Question

a) According to the U.S. National Weather Service, at any given moment of any day, approximately 1000 thunderstorms are occurring worldwide. Many of these storms include lightning strikes. Sensitive electronic equipment is used to record the number of lightning strikes worldwide every day. 19 days were selected at random, and the number of lightning strikes on each day was recorded. The sample mean was 9.3 million. Assume the distribution of the number of lightning strikes per day is normal and has a population standard deviation of 0.51 million. Please use 4 decimal places for all critical values.

b) Should you use a z distribution or a t distribution in this problem? Note that you will only get one try to get this question correct.

c) Please explain the correct answer.

d) Find the 95.6% confidence interval for the true mean number of lightning strikes per day.

i) If this would be a z distribution, what would be the critical value? Please use 4 decimal places.

ii) If this would be a t distribution, what would be the critical value? Please use 4 decimal places.

iii) If this would be a t distribution, what would be the degrees of freedom?

iv) The 95.6% confidence interval for the true mean number of lightning strikes per day is

e) Interpret your answer from the interval above (part d)

f) Please show all of the code for this part (part d) below.

g) Determine the number of days that need to be sampled to ensure that the half-width of the interval in b) is at most 0.19 million. Assume a confidence level of 95.6% Please use at least 4 decimal places in all numbers used (unless the number is exact). What is the new sample size?

h) Please show all of the code for this part (part g) below

i) In a previous year, the number of measured lightning strikes world wide was 9.11 million. Do you think that the number of lightning strikes has changed from 9.3 million? Please explain your answer

Answer 1

(b) z distribution.

(c). Since we assume that the distribution of the number of lightning strikes per day is normal and has a population standard deviation of 0.51 million so we use z distribution.

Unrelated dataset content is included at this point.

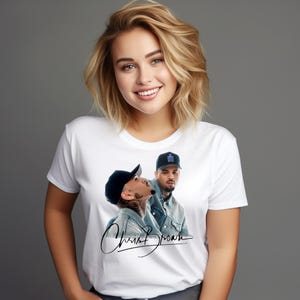 May include: A white short-sleeved t-shirt featuring a graphic print of Chris Brown wearing a denim jacket and a baseball cap. Below the image of the artist is a black cursive signature that reads Chris Brown. The shirt has a crew neckline.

d) Find the 95.6% confidence interval for the true mean number of lightning strikes per day.

i) If this would be a z distribution, the critical value=z0.022=2.0141

iv) The 95.6% confidence interval for the true mean number of lightning strikes per day is (9.0643,9.5357).

e) We are 95.6% confident that the true mean number of lightning strikes per day lies in (9.0643,9.5357).

(f)

R code:

cr=round(qnorm(1-0.022),4)# critical value
n=19 #sample size
m=9.3 #sample mean
sigma=0.51 #population sd
LB=round(m-cr*sigma/sqrt(n),4)# lower limit of CI
UB=round(m+cr*sigma/sqrt(n),4)#upper limit of CI
LB
UB

(g)

(i) Since 9.11 million lies in 95.6% confidence interval: (9.0643,9.5357) so we do not think that the number of lightning strikes has changed from 9.3 million.